TASK:
Rewrite everything from the line containing "Of the items" down to the line containing "Answer: 0.16", putting "gift-wrapped box" in place of "wrapped gift box" and leaving all else unchanged.

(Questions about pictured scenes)
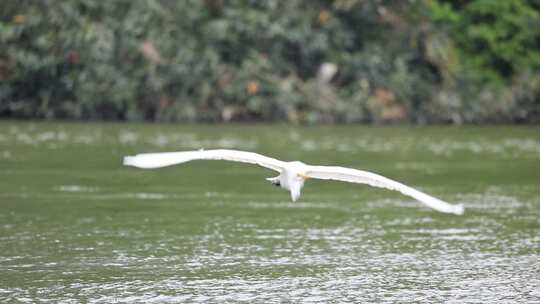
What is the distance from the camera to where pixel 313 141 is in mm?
28938

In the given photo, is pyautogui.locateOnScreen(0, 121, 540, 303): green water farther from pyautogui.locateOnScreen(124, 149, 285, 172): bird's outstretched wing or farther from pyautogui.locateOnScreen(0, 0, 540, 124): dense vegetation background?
pyautogui.locateOnScreen(0, 0, 540, 124): dense vegetation background

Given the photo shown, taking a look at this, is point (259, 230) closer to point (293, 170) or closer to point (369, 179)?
point (293, 170)

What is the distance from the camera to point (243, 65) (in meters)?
38.9

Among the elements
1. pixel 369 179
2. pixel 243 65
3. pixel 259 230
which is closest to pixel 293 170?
pixel 369 179

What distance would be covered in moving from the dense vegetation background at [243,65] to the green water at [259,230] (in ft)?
36.3

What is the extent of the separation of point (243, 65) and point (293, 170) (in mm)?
27447

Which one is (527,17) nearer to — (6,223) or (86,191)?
(86,191)

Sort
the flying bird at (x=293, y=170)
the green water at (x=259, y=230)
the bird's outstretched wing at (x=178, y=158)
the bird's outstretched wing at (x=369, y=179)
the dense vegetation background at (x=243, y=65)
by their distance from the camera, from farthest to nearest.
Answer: the dense vegetation background at (x=243, y=65) < the green water at (x=259, y=230) < the bird's outstretched wing at (x=369, y=179) < the flying bird at (x=293, y=170) < the bird's outstretched wing at (x=178, y=158)

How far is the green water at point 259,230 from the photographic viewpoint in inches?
450

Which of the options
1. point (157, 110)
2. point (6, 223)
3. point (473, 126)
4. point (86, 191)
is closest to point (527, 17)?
point (473, 126)

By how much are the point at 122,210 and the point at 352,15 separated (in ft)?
85.3

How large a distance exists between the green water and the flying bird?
98 cm

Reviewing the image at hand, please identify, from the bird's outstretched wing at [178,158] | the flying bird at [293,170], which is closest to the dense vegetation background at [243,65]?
the flying bird at [293,170]

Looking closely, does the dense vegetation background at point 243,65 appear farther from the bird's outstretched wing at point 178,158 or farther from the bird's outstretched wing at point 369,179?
the bird's outstretched wing at point 178,158
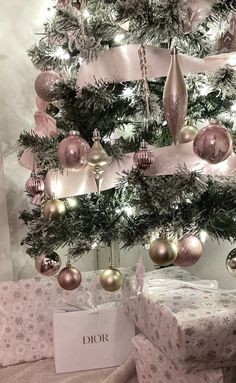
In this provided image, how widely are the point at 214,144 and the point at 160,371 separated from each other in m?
0.58

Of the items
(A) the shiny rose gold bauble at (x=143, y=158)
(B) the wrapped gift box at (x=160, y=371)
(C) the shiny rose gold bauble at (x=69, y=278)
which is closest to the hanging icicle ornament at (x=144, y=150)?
(A) the shiny rose gold bauble at (x=143, y=158)

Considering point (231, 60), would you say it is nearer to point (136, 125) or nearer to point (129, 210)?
point (136, 125)

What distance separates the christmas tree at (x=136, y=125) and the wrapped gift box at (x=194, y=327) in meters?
Answer: 0.16

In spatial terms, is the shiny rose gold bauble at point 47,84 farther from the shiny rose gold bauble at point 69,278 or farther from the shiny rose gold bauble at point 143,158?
the shiny rose gold bauble at point 69,278

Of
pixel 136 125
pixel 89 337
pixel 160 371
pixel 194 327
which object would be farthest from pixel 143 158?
pixel 89 337

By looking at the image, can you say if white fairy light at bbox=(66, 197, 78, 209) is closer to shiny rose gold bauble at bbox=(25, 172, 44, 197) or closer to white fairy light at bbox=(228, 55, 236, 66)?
shiny rose gold bauble at bbox=(25, 172, 44, 197)

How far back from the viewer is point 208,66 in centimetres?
93

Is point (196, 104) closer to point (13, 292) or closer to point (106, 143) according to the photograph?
point (106, 143)

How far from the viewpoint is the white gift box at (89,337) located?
1314 millimetres

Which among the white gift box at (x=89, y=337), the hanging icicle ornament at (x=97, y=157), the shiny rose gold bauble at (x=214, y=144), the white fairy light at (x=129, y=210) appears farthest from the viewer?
the white gift box at (x=89, y=337)

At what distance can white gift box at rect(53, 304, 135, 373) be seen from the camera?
1.31 m

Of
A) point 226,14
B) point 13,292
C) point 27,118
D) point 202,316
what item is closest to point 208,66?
point 226,14

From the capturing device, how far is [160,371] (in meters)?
1.07

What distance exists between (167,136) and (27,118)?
591mm
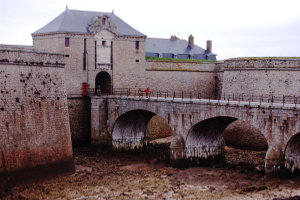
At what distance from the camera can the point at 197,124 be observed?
102 ft

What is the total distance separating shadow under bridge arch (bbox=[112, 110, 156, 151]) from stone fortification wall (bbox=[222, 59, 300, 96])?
842cm

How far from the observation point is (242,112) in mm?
28281

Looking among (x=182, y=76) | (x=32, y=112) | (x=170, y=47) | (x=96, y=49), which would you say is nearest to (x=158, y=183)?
(x=32, y=112)

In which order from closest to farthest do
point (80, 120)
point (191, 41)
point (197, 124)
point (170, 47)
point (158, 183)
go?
point (158, 183) < point (197, 124) < point (80, 120) < point (170, 47) < point (191, 41)

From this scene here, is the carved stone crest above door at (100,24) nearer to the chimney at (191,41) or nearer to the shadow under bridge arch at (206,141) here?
the shadow under bridge arch at (206,141)

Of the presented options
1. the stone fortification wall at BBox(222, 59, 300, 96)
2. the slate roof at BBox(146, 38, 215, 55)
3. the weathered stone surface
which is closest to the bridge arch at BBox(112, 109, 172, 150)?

CORRECT RESPONSE:
Of the items
(A) the shiny rose gold bauble at (x=143, y=158)
(B) the gift-wrapped box at (x=160, y=371)
(C) the shiny rose gold bauble at (x=69, y=278)
which is closest to the hanging icicle ornament at (x=144, y=150)?
(A) the shiny rose gold bauble at (x=143, y=158)

Considering point (231, 60), would you say it is nearer to point (136, 125) or nearer to point (129, 210)?
point (136, 125)

What distance separates the christmas tree at (x=136, y=125) and the gift-wrapped box at (x=194, y=327) in meters?
Answer: 0.16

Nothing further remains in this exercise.